Tub annuì, come se la battuta gli fosse piaciuta.

“Volevo metterla al corrente, comunque, che io quello lo conoscevo!… Veniva sempre ai nostri meeting internazionali e alle lotterie di beneficenza. Ma era sempre da solo. Si vedeva che voleva conoscere qualcuno.”
“E ha conosciuto qualcuno?”
“Mah, mi pare che si limitasse solo a qualche chiacchiera. Sembrava interessato soprattutto agli uomini di legge. Sa, per trovare qualche contatto del genere…”
“In che senso?”
“Sembrava volesse accedere a quel tipo di contatti, contatti di sicurezza… Sa, a furia di fare networking lo capisci: c’è chi punta agli industriali, chi fa l’aperitivo con una organizzatrice di eventi, chi si fa una birra con un giornalista, chi con un manager… Lui le birre le offriva sempre a magistrati e poliziotti.”

Tub si mostrò leggermente sorpreso.

“E alla fine?”
“E alla fine però non quagliava niente. Non l’ho mai visto intrattenersi due volte con la stessa persona. E quelli dopo qualche minuto lo snobbavano e se ne andavano a parlare con qualcun altro.”
“Qualche altra stranezza?”
“Mi faccia pensare…”

Fu lì che l’omino guardò l’investigatore con un sorriso ambiguo, di traverso, per poi avanzare una proposta:
“Perché non ne parliamo a casa mia?… Le posso offrire un té, ne ho di ottimi, non vuole?”

Tub, a quel punto, pensò che l’omino ci stesse platealmente provando. Aveva già sentito alcune voci sul suo conto, anche se non confermate, che additavano il buon Timothy come un rinomato pederasta ed estimatore delle più svariate pratiche sessuali. Ma erano solo voci, forse stronzate. A sostenere questa ipotesi c’era solo la generale impressione che quel volto decisamente brutto e viscido trasmetteva nelle persone. Nessuno era mai riuscito a dimostrare che Timothy, a parte la bruttissima moglie, avesse altri flirt o rapporti di diverso tipo. E nei suoi atteggiamenti quotidiani, nei suoi rapporti di lavoro, per quello che se ne sapeva, non aveva mai dato il minimo segno di essere altro che una brava persona.

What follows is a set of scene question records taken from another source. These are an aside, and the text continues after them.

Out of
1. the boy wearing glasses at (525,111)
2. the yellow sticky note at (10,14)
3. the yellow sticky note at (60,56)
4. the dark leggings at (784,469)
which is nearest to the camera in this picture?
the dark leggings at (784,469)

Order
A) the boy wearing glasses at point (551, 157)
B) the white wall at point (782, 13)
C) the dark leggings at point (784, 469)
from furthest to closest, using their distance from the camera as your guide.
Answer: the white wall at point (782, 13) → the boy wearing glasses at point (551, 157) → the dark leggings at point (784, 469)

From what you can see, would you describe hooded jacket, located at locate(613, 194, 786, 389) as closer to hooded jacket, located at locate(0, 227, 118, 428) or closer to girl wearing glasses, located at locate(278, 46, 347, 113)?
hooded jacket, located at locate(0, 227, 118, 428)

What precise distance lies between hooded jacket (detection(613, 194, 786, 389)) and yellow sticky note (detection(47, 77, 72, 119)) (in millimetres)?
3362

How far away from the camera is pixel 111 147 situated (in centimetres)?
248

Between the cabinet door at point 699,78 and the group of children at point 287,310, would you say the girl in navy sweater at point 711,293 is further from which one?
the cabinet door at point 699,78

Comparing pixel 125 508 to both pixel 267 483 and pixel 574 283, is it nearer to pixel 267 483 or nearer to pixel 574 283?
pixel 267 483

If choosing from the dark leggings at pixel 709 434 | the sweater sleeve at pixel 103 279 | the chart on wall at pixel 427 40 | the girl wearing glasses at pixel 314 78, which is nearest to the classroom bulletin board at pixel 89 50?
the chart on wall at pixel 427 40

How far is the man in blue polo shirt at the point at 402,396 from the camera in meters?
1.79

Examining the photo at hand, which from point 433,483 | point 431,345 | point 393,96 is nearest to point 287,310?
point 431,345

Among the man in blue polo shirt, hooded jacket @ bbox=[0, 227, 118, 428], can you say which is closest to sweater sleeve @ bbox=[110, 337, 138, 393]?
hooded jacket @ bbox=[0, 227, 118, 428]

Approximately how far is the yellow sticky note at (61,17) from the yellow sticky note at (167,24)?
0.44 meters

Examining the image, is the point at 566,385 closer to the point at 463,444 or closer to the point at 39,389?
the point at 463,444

L’investigatore, dunque, accettò la proposta.
“Al massimo lo picchio a sangue” – si confortò, pensando che forse sarebbe stato anche meglio; alla fine avrebbe addirittura auspicato che Timothy ci provasse spudoratamente una volta giunti nella sua raffinata dimora. Almeno avrebbe avuto una buona scusa per picchiare qualcuno quella settimana, il buon Tinozza.

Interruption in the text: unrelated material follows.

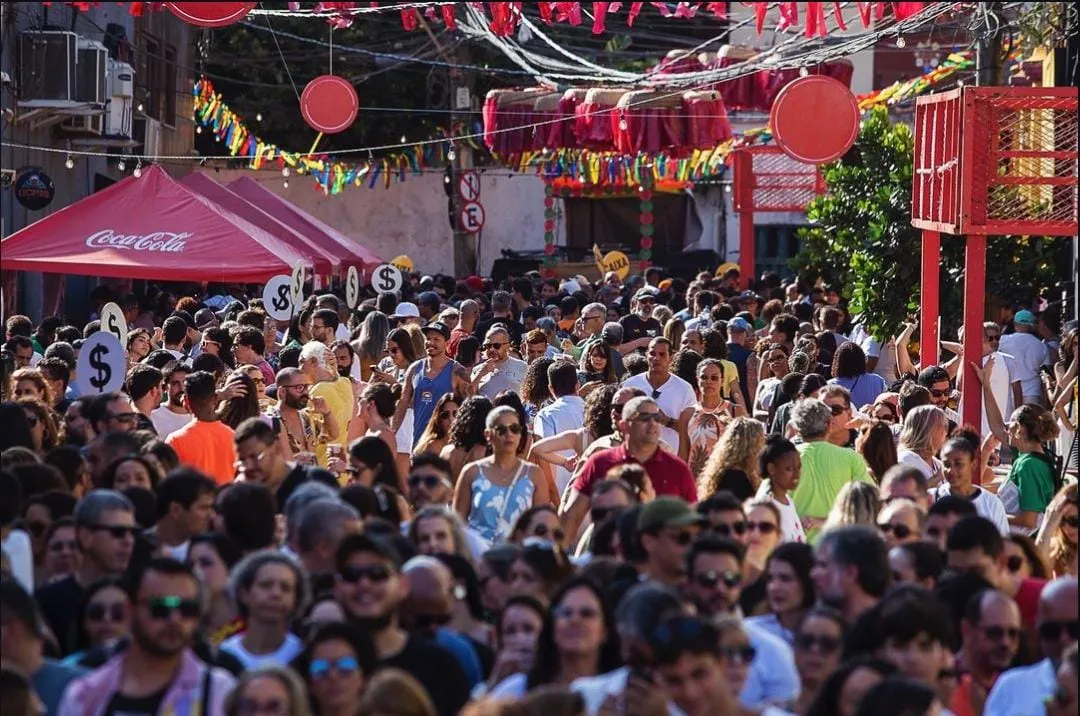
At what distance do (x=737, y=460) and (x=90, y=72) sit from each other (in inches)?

E si sarebbe finalmente tolto di dosso quella rabbia logorante che ormai sentiva esplodere dentro di sé ad ogni passo, ogni secondo.

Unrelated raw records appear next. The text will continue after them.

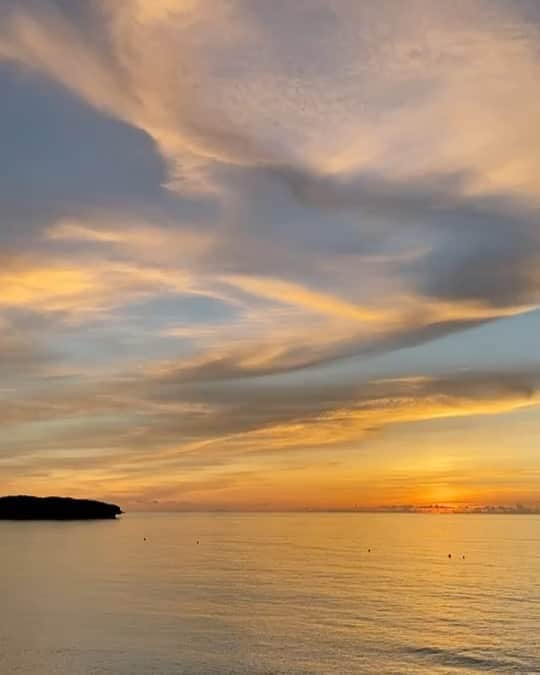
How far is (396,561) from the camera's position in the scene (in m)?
164

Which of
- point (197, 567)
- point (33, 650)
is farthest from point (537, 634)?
point (197, 567)

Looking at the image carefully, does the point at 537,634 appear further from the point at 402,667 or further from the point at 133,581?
the point at 133,581

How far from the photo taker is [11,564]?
14862 cm

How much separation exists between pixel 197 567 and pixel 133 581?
86.8 ft

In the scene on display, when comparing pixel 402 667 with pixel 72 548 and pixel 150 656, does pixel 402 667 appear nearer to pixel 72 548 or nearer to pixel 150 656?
pixel 150 656

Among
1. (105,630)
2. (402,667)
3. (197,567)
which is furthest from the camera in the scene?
(197,567)

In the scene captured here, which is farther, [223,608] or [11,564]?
[11,564]

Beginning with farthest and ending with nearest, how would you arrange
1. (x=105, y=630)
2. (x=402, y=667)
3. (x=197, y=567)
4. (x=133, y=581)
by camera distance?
(x=197, y=567), (x=133, y=581), (x=105, y=630), (x=402, y=667)

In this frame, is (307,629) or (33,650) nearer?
(33,650)

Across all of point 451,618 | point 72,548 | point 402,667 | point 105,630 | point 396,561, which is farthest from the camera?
point 72,548

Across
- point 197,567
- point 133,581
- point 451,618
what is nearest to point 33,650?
point 451,618

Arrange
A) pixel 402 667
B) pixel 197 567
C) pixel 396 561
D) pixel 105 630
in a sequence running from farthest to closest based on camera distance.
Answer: pixel 396 561 → pixel 197 567 → pixel 105 630 → pixel 402 667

Timothy lo accompagnò lungo le scale, quasi spingendolo con un lieve tocco del palmo. Tub si rese conto che il suo lavoro lo costringeva ad incontrare tanta gente di cui avrebbe fatto volentieri a meno.

“Già!” – si disse.

I morti, puntualmente, lo costringevano ad avere a che fare con i vivi.